▸ **WHAT TO PRODUCE**
The lines below, beginning at the one that contains "The researchers measured" and ending at the last, are to be retyped exactly.

Segment Start: THE RECORDS

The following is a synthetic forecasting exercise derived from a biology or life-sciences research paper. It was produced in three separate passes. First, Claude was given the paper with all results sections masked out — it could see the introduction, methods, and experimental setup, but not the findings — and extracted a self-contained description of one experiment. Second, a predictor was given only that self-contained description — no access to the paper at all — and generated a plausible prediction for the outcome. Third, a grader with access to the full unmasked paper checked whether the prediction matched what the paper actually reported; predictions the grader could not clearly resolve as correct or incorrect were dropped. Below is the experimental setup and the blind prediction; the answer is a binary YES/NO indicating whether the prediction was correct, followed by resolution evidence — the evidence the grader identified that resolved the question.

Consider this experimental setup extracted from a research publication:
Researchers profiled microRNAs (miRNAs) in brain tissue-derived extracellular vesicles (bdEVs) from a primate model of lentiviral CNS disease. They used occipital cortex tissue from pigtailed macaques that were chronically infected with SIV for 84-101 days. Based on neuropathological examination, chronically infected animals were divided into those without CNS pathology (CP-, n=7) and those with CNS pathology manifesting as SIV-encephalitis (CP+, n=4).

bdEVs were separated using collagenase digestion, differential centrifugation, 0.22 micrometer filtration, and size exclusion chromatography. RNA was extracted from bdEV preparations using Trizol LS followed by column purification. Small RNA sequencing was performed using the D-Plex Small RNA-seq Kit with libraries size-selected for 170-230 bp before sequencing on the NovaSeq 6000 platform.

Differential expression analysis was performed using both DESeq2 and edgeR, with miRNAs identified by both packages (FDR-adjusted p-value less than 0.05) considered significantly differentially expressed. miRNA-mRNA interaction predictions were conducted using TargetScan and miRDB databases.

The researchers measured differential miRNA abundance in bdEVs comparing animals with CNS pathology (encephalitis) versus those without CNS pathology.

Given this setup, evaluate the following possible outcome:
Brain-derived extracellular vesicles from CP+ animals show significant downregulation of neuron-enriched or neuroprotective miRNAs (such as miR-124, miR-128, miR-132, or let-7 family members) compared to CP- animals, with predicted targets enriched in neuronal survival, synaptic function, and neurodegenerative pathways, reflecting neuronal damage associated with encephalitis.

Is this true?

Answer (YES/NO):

Segment End: THE RECORDS

▸ **SOLUTION TO THIS TASK**
The researchers measured differential miRNA abundance in bdEVs comparing animals with CNS pathology (encephalitis) versus those without CNS pathology.

Given this setup, evaluate the following possible outcome:
Brain-derived extracellular vesicles from CP+ animals show significant downregulation of neuron-enriched or neuroprotective miRNAs (such as miR-124, miR-128, miR-132, or let-7 family members) compared to CP- animals, with predicted targets enriched in neuronal survival, synaptic function, and neurodegenerative pathways, reflecting neuronal damage associated with encephalitis.

Is this true?

Answer (YES/NO):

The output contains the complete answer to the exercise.